WORK TO DO:
1. List every reality TV series named in the article on composing music for reality TV.
2. Carry on the article about composing music for reality TV, starting after its final sentence.

When Things Get Real on TV, Music Pays Real Well
By Christopher M. Matthews via wsj.com
Some composers have gone into the reality TV business--arranging music for some of America's favorite shows. It may not be Mozart, but the royalties make up for it. Photo: ABC/Rick Rowell
Brad Segal, a child prodigy schooled as a pianist at the Juilliard School in New York, is devoted to his music. Classically trained, he also grew up playing the blues, so he can shift seamlessly from a Ray Charles riff to a Beethoven fugue.
Mr. Segal’s music needs that range. It set the scene for Kaitlyn Bristowe, the current star of “The Bachelorette,” as she chose between her final two suitors on the finale of the 11th season of the ABC reality show on Monday.
It isn’t exactly tickling the ivories on a Steinway at Lincoln Center’s Alice Tully Hall, where Mr. Segal performed when he was in school. But the hours spent in a West Los Angeles studio composing for the hit TV series—and a steady flow of royalties from other reality shows—do pay the bills.
Mr. Segal, 51 years old, turned his prodigious talents to reality TV in 2003 and never looked back.
“Reality TV is not going away,” said Mr. Segal. “The fact that I figured out a way to not work 100 hours a week, and be in music and support my family, that’s a cool thing,” he added.
Mr. Segal, who runs a small production company called FineTune Music LLC, has worked on every season of the Bachelorette and 16 seasons of the sibling show “The Bachelor,” winning awards for his music. He says he works on about 10 reality series a year, including ABC’s “Dancing with the Stars” and Fox’s “American Idol,” and has carved out a niche for himself.
“We are known for our dramatic stuff and the tense, sweeping orchestral stuff,” Mr. Segal said.
It turns out the genre—enjoyed by some as a campy, melodramatic guilty pleasure, while deplored by others—has become a sure thing for various musicians, from the classically trained to long-touring rockers.
Musicians compete for the biggest reality shows, preferably those on prime-time network television, which score the biggest royalties. Most are independent operators, but some have formed formidable music-publishing companies that hire top talent and do more than 30 shows a year.
Perhaps the best-known composer in the industry is David Vanacore, who entered the field after years of touring with Cher and the rock band Poco. After turning down an offer to tour with Guns N’ Roses in the early 1990s because of road fatigue, Mr. Vanacore had a fortuitous meeting with Mike Post, a well-known television composer, who offered him a job as studio keyboard player.
“[Mike Post] said ‘I make money when I sleep [through royalties]’ and I said, ‘That sounds like a good idea, how do I get that job?’” Mr. Vanacore recalled.
Mr. Post began farming work to Mr. Vanacore, who would go on to compose for TV dramas and comedies for about five years. In 1999, Mr. Vanacore’s career changed forever when he was hired to work on “Survivor.” The CBS show, which is now in its 30th season, pits contestants marooned in an isolated location against one another in fending for themselves and competing in various challenges. The show was among the first profitable reality-TV series and is viewed as a groundbreaker in the genre.

RECORDS PROVIDED:
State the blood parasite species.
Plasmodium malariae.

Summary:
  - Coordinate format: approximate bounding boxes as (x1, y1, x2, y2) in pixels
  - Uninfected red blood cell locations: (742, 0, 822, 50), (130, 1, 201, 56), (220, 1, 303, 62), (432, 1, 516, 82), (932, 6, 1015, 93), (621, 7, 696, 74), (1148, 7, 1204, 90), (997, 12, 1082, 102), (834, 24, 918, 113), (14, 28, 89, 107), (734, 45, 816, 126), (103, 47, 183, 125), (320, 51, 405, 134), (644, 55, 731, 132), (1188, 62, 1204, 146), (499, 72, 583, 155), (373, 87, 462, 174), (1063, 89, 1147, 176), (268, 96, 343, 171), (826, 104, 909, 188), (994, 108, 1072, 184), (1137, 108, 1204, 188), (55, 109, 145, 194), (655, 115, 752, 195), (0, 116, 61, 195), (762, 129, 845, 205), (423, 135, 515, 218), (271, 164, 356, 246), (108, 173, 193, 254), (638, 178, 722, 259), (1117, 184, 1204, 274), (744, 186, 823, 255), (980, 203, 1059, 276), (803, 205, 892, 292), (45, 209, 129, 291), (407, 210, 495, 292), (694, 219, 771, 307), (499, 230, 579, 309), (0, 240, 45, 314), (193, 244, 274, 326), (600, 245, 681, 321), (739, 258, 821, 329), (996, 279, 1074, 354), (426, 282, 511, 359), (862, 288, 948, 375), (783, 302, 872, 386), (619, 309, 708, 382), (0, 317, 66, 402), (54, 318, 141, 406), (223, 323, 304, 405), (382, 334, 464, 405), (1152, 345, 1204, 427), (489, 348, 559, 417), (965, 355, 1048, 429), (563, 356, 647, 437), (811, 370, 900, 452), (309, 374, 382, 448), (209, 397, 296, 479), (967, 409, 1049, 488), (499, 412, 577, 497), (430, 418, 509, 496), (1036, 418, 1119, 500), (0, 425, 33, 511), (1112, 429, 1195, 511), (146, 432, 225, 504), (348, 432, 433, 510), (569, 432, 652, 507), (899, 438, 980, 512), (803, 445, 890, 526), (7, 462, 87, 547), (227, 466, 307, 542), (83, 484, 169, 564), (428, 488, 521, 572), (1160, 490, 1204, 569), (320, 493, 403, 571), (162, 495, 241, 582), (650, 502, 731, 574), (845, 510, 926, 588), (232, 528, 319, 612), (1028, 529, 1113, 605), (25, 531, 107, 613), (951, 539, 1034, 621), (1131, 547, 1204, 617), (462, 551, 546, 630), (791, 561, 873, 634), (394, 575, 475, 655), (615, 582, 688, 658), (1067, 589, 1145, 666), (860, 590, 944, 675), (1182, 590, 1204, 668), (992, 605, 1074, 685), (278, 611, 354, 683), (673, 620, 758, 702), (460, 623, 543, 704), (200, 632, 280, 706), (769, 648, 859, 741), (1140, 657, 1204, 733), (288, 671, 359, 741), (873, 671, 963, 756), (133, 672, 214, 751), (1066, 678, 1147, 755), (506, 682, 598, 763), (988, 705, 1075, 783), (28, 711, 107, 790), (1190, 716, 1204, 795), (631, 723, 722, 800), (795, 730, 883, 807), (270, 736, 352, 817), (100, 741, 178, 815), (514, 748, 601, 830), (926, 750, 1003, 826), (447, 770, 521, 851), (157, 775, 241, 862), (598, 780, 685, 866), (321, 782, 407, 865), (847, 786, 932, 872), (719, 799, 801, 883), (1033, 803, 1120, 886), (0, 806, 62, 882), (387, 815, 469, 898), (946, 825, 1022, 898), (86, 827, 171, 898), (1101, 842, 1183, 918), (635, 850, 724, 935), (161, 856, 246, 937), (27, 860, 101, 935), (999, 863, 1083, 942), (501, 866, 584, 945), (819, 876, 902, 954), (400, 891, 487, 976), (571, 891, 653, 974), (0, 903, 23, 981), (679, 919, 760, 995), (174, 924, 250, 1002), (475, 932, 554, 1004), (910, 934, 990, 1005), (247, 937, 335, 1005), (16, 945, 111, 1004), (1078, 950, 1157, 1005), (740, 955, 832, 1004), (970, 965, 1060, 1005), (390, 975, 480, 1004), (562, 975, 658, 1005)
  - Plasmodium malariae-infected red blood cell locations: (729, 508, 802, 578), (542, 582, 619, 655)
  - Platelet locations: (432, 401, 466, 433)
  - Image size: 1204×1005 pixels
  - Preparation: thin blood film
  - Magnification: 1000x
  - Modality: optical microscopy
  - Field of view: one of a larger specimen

EXPECTED ANSWERS:
1.
- "The Bachelorette"
- "The Bachelor"
- "Dancing with the Stars"
- "American Idol"
- "Survivor"

2.
It has also made Mr. Vanacore rich. “If you would have told me this 15 years ago, I would have said you’re out of your mind, you’re on crack,” Mr. Vanacore said.
These days his company, Vanacore Music, is a heavyweight in the unscripted television genre—and some documentaries—composing for hits including “The Apprentice,” “Big Brother,” and “Hell’s Kitchen.”
Musically, unscripted shows differ from dramas and sitcoms in several ways. While an average, hourlong drama might use 15 to 20 minutes of music, a reality show will likely have music throughout. That much music means that unscripted shows are likely to be a hybrid of original scoring and library music—recorded music that can be inserted by the show’s editors as needed.
Most reality music is written to prompt a very specific audience reaction, according to Mr. Segal.
“Nothing is subtle,” he said. “Three people could be sitting in a room talking about nothing. If you have some tension music, it’s of concern, if you have goofy music, you’re going for a laugh.”
Survivor, for instance, is heavy on drums and tribal-sounding vocals to play up the edge-of-the-world competition. Mr. Vanacore has created a library of theme music for the show that can be reused, but each season he also travels to the country where the show is being filmed, hires local musicians and records music for two weeks to be used just for that season. This year it was Cambodia.
“Survivor is all about the indigenous music,” he said.
Back home in California, Mr. Vanacore employs full-time composers who work in an 8,000-square-foot recording studio in Valencia.
Most composers, however, are more like Mr. Segal, independent operators who contract work out to other musicians. Some rent studio space or work from a laptop at home. Mr. Segal declined to discuss compensation but said his career has afforded himself, his wife and three children a comfortable life.
“Composers move out to Hollywood and say, I want to be the biggest film composer ever, I want to be Hans Zimmer,” Mr. Segal said in an interview. “But oh, wait, I’ve got to get a job.”
The industry could be facing an overhaul at the hands of none other than Mr. Zimmer, the Academy-award winning composer known for scoring director Christopher Nolan’s “Batman” movies and a laundry list of blockbuster films.
Two years ago, Mr. Zimmer joined with Russell Emanuel, a former punk rock band manager, to create The Bleeding Fingers Custom Music Shop. It is a production company focused primarily on unscripted television and based in a state-of-the-art facility in Santa Monica that includes 21 recording studios. It has produced music for shows ranging from the Discovery Channel’s “Alaskan Bush People” to the History Channel’s “Sons of Liberty.”
Mr. Emanuel, 53, previously upended the library music industry, when he recruited A-list musicians like Snoop Dogg, George Martin and Quincy Jones to work in a genre long considered a backwater for musicians. Now he is hoping to do the same with reality TV.
“I think it’s been pedestrian for a while,” he said. “There’s been a history of people in this area doing it in bedrooms and on laptops. We’re producing in state-of-the art studios, we just don’t spare the horses when it comes to production value.”